**WHAT THE TASK ASKS**. Could you return all of the records exactly, minus their images?

━━━━━━━━━━━━━━━━━━━━━━━━━━━━━━

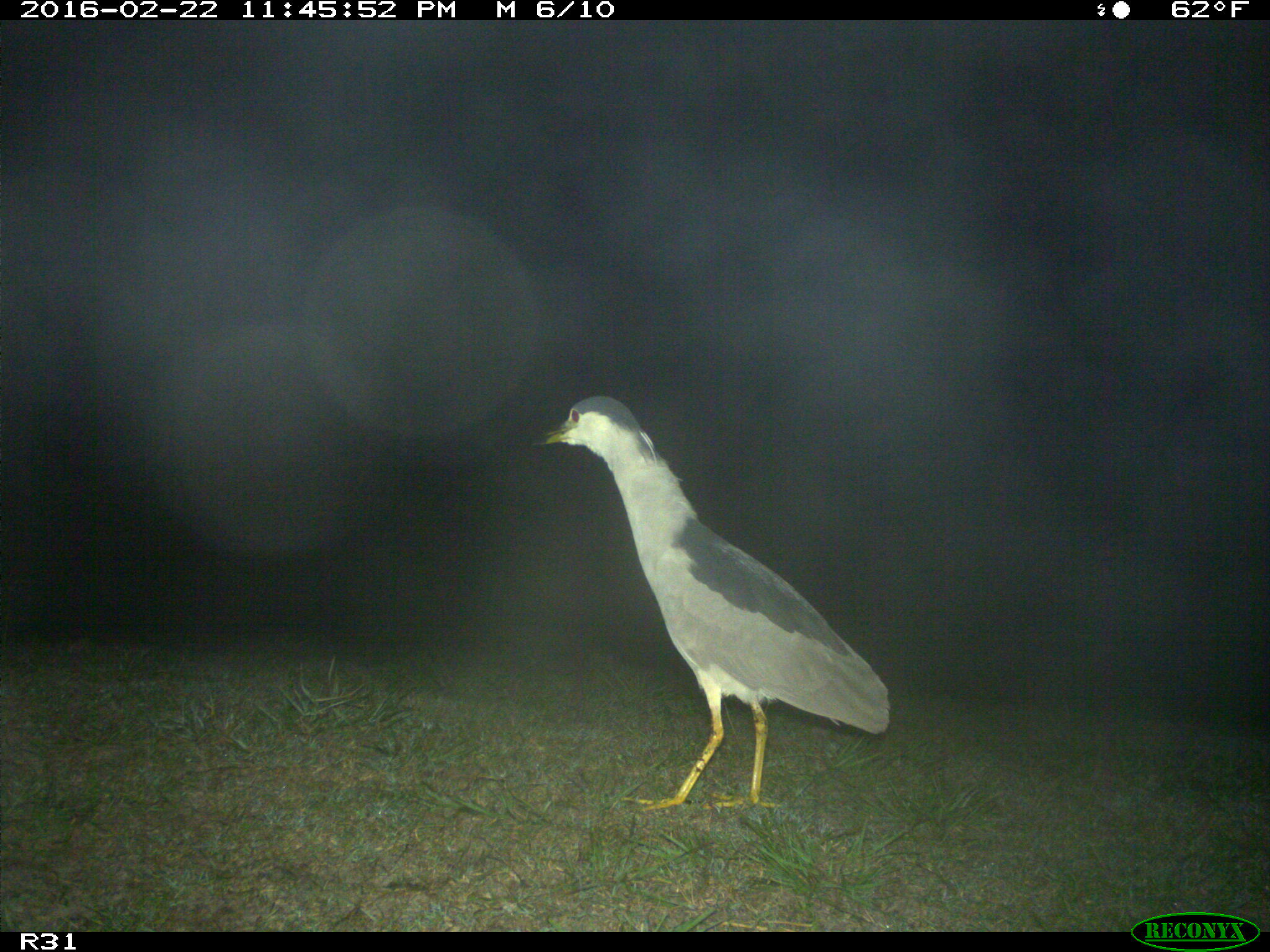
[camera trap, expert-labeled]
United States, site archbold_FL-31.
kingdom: Animalia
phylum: Chordata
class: Aves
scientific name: Aves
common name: birds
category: unidentified bird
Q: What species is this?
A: Unidentified bird (birds) (Aves).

━━━━━━━━━━━━━━━━━━━━━━━━━━━━━━

**FINAL ANSWER**.
[camera trap, expert-labeled]
United States, site archbold_FL-31.
kingdom: Animalia
phylum: Chordata
class: Aves
scientific name: Aves
common name: birds
category: unidentified bird
Q: What species is this?
A: Unidentified bird (birds) (Aves).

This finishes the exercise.